ANWEISUNG:
Gib die folgenden Daten vollständig als nummerierte Liste wieder, mit jeder Zeile als eigenem Punkt und ohne die Leerzeilen.

* * * *

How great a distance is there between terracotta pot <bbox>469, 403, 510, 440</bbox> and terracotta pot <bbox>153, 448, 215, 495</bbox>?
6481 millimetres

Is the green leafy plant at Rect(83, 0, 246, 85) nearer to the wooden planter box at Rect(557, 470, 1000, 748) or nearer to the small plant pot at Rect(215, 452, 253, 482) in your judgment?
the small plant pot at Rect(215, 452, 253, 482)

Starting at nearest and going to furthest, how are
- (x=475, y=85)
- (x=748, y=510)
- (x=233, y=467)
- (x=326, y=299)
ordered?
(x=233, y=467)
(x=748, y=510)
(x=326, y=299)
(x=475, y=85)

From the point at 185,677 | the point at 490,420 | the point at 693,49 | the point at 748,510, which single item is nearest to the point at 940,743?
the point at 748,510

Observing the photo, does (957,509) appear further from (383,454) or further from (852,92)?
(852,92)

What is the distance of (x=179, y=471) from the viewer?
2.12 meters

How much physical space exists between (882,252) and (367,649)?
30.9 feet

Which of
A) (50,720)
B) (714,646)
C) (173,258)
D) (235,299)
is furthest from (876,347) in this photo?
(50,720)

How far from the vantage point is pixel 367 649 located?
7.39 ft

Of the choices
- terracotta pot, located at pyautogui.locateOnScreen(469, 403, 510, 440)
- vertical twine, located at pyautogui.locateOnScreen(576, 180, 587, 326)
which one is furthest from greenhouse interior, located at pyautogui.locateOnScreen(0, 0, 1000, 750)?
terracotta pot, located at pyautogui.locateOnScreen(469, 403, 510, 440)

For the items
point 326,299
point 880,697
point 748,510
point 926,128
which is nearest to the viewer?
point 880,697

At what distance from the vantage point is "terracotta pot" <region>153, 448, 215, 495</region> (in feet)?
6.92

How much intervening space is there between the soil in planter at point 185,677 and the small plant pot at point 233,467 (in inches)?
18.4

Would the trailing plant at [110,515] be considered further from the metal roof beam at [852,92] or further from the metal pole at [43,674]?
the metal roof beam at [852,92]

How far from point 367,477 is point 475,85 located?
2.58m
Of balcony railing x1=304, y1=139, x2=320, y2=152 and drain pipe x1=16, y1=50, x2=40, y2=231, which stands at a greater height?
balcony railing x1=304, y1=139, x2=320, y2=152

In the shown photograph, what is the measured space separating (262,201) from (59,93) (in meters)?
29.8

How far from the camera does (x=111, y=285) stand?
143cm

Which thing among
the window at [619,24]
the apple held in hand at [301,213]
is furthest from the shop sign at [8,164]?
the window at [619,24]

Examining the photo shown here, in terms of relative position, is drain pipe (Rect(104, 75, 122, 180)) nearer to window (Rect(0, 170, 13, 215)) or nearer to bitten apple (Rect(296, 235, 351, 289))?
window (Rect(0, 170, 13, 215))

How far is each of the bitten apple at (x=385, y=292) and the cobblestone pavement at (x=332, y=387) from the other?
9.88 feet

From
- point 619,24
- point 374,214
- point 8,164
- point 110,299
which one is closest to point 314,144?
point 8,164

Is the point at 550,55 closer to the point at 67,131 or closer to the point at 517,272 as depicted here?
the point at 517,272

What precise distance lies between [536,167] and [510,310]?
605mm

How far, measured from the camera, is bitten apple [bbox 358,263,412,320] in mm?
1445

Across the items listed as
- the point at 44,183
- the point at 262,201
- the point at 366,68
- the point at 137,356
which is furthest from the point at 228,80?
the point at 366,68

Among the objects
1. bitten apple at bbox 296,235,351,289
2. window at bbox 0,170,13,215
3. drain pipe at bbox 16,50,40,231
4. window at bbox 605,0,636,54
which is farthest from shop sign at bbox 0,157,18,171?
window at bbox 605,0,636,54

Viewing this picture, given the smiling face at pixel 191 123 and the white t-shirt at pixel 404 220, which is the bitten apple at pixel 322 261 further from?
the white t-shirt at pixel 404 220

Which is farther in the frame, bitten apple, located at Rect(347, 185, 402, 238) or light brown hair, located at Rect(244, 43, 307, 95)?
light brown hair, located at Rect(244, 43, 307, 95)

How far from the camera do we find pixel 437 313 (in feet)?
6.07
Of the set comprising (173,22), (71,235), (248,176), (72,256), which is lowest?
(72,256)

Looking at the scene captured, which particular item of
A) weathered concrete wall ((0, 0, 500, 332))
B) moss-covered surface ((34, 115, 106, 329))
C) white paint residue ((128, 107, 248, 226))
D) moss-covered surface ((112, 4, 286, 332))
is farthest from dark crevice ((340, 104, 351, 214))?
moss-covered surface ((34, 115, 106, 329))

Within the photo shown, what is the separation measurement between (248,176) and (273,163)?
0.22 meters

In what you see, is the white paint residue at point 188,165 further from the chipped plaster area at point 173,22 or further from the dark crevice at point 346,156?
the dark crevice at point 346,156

* * * *

LÖSUNG:
1. How great a distance is there between terracotta pot <bbox>469, 403, 510, 440</bbox> and terracotta pot <bbox>153, 448, 215, 495</bbox>?
2. 6481 millimetres
3. Is the green leafy plant at Rect(83, 0, 246, 85) nearer to the wooden planter box at Rect(557, 470, 1000, 748) or nearer to the small plant pot at Rect(215, 452, 253, 482) in your judgment?
4. the small plant pot at Rect(215, 452, 253, 482)
5. Starting at nearest and going to furthest, how are
6. - (x=475, y=85)
7. - (x=748, y=510)
8. - (x=233, y=467)
9. - (x=326, y=299)
10. ordered?
11. (x=233, y=467)
12. (x=748, y=510)
13. (x=326, y=299)
14. (x=475, y=85)
15. From the point at 185,677 | the point at 490,420 | the point at 693,49 | the point at 748,510, which single item is nearest to the point at 940,743?
16. the point at 748,510
17. Observing the photo, does (957,509) appear further from (383,454) or further from (852,92)?
18. (852,92)
19. What is the distance of (x=179, y=471) from the viewer?
20. 2.12 meters
21. How much physical space exists between (882,252) and (367,649)?
22. 30.9 feet
23. Which of
24. A) (50,720)
25. B) (714,646)
26. C) (173,258)
27. D) (235,299)
28. is furthest from (876,347) in this photo?
29. (50,720)
30. How far from the vantage point is pixel 367 649 located?
31. 7.39 ft
32. Of the choices
33. - terracotta pot, located at pyautogui.locateOnScreen(469, 403, 510, 440)
34. - vertical twine, located at pyautogui.locateOnScreen(576, 180, 587, 326)
35. which one is furthest from greenhouse interior, located at pyautogui.locateOnScreen(0, 0, 1000, 750)?
36. terracotta pot, located at pyautogui.locateOnScreen(469, 403, 510, 440)
37. For the items
38. point 326,299
39. point 880,697
40. point 748,510
41. point 926,128
42. which is nearest to the viewer?
43. point 880,697
44. At what distance from the vantage point is "terracotta pot" <region>153, 448, 215, 495</region> (in feet)?
45. 6.92
46. How much intervening space is there between the soil in planter at point 185,677 and the small plant pot at point 233,467 (in inches)?
47. 18.4
48. Would the trailing plant at [110,515] be considered further from the metal roof beam at [852,92] or further from the metal pole at [43,674]?
49. the metal roof beam at [852,92]
50. How far from point 367,477 is point 475,85 located?
51. 2.58m
52. Of balcony railing x1=304, y1=139, x2=320, y2=152 and drain pipe x1=16, y1=50, x2=40, y2=231, which stands at a greater height?
53. balcony railing x1=304, y1=139, x2=320, y2=152
54. In the shown photograph, what is the measured space separating (262,201) from (59,93) (in meters)?
55. 29.8
56. How far from the camera does (x=111, y=285) stand?
57. 143cm
58. Which thing among
59. the window at [619,24]
60. the apple held in hand at [301,213]
61. is furthest from the shop sign at [8,164]?
62. the window at [619,24]
63. Examining the photo shown here, in terms of relative position, is drain pipe (Rect(104, 75, 122, 180)) nearer to window (Rect(0, 170, 13, 215)) or nearer to bitten apple (Rect(296, 235, 351, 289))?
64. window (Rect(0, 170, 13, 215))
65. How far is each of the bitten apple at (x=385, y=292) and the cobblestone pavement at (x=332, y=387) from the other?
66. 9.88 feet
67. From
68. - point 619,24
69. - point 374,214
70. - point 8,164
71. - point 110,299
72. which one is closest to point 314,144?
73. point 8,164
74. Is the point at 550,55 closer to the point at 67,131 or closer to the point at 517,272 as depicted here?
75. the point at 517,272
76. What precise distance lies between [536,167] and [510,310]?
77. 605mm
78. How far, measured from the camera, is bitten apple [bbox 358,263,412,320] in mm?
79. 1445
80. Across the items listed as
81. - the point at 44,183
82. - the point at 262,201
83. - the point at 366,68
84. - the point at 137,356
85. which is furthest from the point at 228,80?
86. the point at 366,68
87. Among the objects
88. 1. bitten apple at bbox 296,235,351,289
89. 2. window at bbox 0,170,13,215
90. 3. drain pipe at bbox 16,50,40,231
91. 4. window at bbox 605,0,636,54
92. which is farthest from shop sign at bbox 0,157,18,171?
93. window at bbox 605,0,636,54
94. Viewing this picture, given the smiling face at pixel 191 123 and the white t-shirt at pixel 404 220, which is the bitten apple at pixel 322 261 further from?
95. the white t-shirt at pixel 404 220
96. Which is farther in the frame, bitten apple, located at Rect(347, 185, 402, 238) or light brown hair, located at Rect(244, 43, 307, 95)?
97. light brown hair, located at Rect(244, 43, 307, 95)
98. How far from the camera do we find pixel 437 313 (in feet)?
99. 6.07
100. Of the set comprising (173,22), (71,235), (248,176), (72,256), which is lowest?
101. (72,256)
102. Looking at the scene captured, which particular item of
103. A) weathered concrete wall ((0, 0, 500, 332))
104. B) moss-covered surface ((34, 115, 106, 329))
105. C) white paint residue ((128, 107, 248, 226))
106. D) moss-covered surface ((112, 4, 286, 332))
107. is farthest from dark crevice ((340, 104, 351, 214))?
108. moss-covered surface ((34, 115, 106, 329))
109. Within the photo shown, what is the separation measurement between (248,176) and (273,163)?
110. 0.22 meters
111. In what you see, is the white paint residue at point 188,165 further from the chipped plaster area at point 173,22 or further from the dark crevice at point 346,156?
112. the dark crevice at point 346,156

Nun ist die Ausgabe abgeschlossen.